Background: Alterations of DNA methylation have been reported in many human cancers. In prostatic carcinoma, hypermethylation of the GST P gene promoter and an overall decrease in methylcytosine content have been reported. The aim of the present study was to investigate the frequency and extent of these alterations in relation to tumor stage and grade, in order to explore their clinical relevance and to determine their relationship to each other.
Methods: DNA from 32 histologically verified adenocarcinomas of the prostate was analyzed for GST P hypermethylation by a semiquantitative PCR method and for overall DNA methylation by quantitative Southern blot analysis or LM-PCR of LINE-1 repetitive sequence methylation.
Results: GST P hypermethylation was detected in 24/32 (75%) specimens, and LINE-1 hypomethylation in 17/32 (53%).
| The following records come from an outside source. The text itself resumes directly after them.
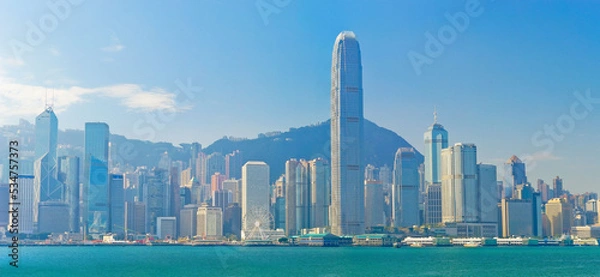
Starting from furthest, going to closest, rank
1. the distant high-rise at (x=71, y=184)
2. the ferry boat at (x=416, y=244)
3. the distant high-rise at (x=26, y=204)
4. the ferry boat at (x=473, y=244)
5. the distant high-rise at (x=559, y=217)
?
the distant high-rise at (x=71, y=184) → the distant high-rise at (x=559, y=217) → the distant high-rise at (x=26, y=204) → the ferry boat at (x=416, y=244) → the ferry boat at (x=473, y=244)

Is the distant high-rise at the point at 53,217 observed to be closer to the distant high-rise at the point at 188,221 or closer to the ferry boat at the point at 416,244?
the distant high-rise at the point at 188,221

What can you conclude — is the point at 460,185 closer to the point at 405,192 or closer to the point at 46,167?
the point at 405,192

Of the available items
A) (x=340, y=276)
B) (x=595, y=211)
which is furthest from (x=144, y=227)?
(x=340, y=276)

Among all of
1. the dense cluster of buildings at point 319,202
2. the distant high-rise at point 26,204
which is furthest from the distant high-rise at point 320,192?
the distant high-rise at point 26,204

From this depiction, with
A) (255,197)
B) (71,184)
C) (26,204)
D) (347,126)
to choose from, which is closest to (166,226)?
(255,197)

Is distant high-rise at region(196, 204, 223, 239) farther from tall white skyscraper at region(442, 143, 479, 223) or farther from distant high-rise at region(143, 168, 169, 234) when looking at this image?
tall white skyscraper at region(442, 143, 479, 223)

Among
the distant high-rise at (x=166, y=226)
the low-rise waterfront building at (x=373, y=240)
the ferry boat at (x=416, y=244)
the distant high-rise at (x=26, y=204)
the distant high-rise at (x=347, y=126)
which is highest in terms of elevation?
the distant high-rise at (x=347, y=126)

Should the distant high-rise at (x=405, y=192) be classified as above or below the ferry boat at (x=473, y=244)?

Both alterations tended to increase in frequency and extent with tumor stage. All but 1 of 8 carcinomas with lymph node involvement were positive for GST P hypermethylation. Six of these as compared to 2 out of 24 showed strong hypomethylation (P = 0.005). Hypermethylation and hypomethylation did not show a quantitative correlation, but all except two samples with weak LINE-1 hypomethylation also displayed GST P hypermethylation.
Conclusions: GST P hypermethylation is an extremely frequent change in prostatic carcinoma which most probably precedes genome-wide hypomethylation. It appears useful for sensitive detection of prostatic carcinoma, whereas pronounced LINE-1 hypomethylation may be associated with progressive tumors.